[Stored items]
▼

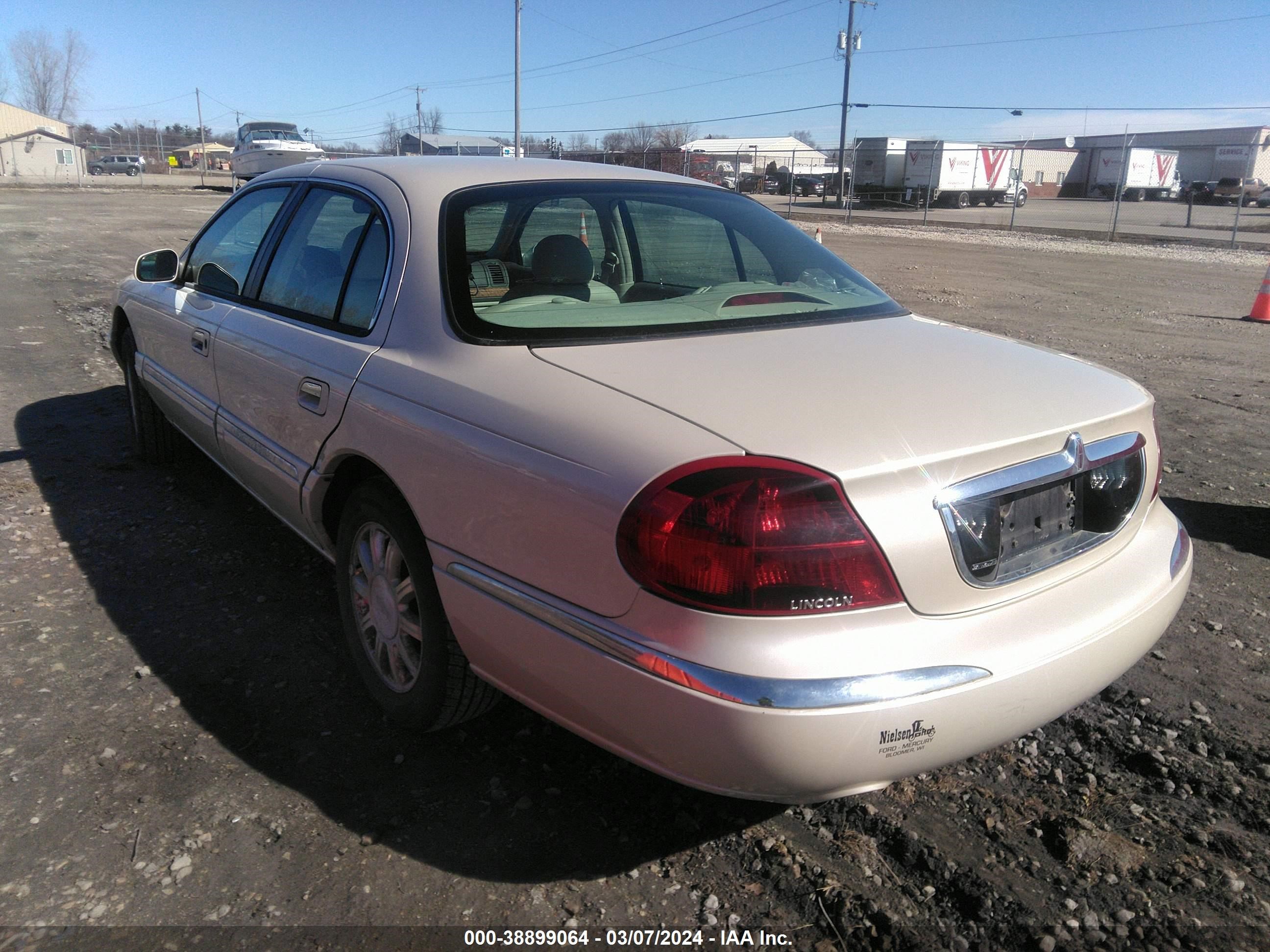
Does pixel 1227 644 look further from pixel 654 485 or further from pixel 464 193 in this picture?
pixel 464 193

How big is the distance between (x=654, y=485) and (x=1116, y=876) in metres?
1.51

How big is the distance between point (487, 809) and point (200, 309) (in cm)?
266

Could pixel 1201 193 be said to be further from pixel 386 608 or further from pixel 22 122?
pixel 22 122

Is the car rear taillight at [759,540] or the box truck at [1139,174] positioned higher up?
the box truck at [1139,174]

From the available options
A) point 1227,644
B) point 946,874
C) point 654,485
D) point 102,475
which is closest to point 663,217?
point 654,485

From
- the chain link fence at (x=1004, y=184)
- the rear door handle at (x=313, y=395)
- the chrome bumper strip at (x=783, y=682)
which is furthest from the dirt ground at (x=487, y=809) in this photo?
the chain link fence at (x=1004, y=184)

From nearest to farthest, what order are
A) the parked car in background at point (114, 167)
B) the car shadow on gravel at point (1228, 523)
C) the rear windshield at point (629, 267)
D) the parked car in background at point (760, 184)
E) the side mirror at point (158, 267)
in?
the rear windshield at point (629, 267)
the car shadow on gravel at point (1228, 523)
the side mirror at point (158, 267)
the parked car in background at point (760, 184)
the parked car in background at point (114, 167)

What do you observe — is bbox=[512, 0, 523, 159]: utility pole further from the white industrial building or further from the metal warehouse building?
the metal warehouse building

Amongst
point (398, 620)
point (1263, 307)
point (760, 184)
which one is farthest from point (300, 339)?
point (760, 184)

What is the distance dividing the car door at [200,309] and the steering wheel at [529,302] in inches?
59.3

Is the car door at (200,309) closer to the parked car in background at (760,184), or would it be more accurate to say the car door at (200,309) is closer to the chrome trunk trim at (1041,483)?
the chrome trunk trim at (1041,483)

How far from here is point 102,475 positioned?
522 cm

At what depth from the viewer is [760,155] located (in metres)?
61.3

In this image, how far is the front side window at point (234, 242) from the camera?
12.8 ft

▲

§ GOAL: Copy every record above word for word, leaving out the pictures.

§ FINISHED EXERCISE:
Does pixel 1227 644 look further from pixel 654 485 or further from pixel 464 193 in this picture?
pixel 464 193

How big is the distance between (x=654, y=485) and (x=1116, y=876) in metres?
1.51

How big is the distance between point (487, 809) and point (200, 309) (in cm)?
266

Could pixel 1201 193 be said to be further from pixel 386 608 or further from pixel 22 122?
pixel 22 122

Is the car rear taillight at [759,540] or the box truck at [1139,174] positioned higher up?
the box truck at [1139,174]

From the available options
A) point 1227,644
B) point 946,874
C) point 654,485
D) point 102,475
which is closest to point 663,217?
point 654,485

From
- the chain link fence at (x=1004, y=184)
- the rear door handle at (x=313, y=395)
- the chrome bumper strip at (x=783, y=682)
which is furthest from the dirt ground at (x=487, y=809) in this photo?
the chain link fence at (x=1004, y=184)

From nearest to farthest, what order are
A) the parked car in background at point (114, 167)
B) the car shadow on gravel at point (1228, 523)
C) the rear windshield at point (629, 267)
D) the parked car in background at point (760, 184)
E) the side mirror at point (158, 267)
in?
the rear windshield at point (629, 267)
the car shadow on gravel at point (1228, 523)
the side mirror at point (158, 267)
the parked car in background at point (760, 184)
the parked car in background at point (114, 167)

What do you observe — is bbox=[512, 0, 523, 159]: utility pole further from the white industrial building or further from the metal warehouse building?
the metal warehouse building

Amongst
point (398, 620)
point (1263, 307)
point (760, 184)
which one is farthest from point (300, 339)?
point (760, 184)

What is the distance dividing the car door at [200,309] and the steering wheel at [529,302] in inches?
59.3

Is the car door at (200,309) closer to the parked car in background at (760,184), or would it be more accurate to say the car door at (200,309) is closer to the chrome trunk trim at (1041,483)?
the chrome trunk trim at (1041,483)

How far from here is point 102,475 positioned?
522 cm

At what depth from the viewer is [760,155] located (in metres)?
61.3

In this image, how far is the front side window at point (234, 242) from the camera?
12.8 ft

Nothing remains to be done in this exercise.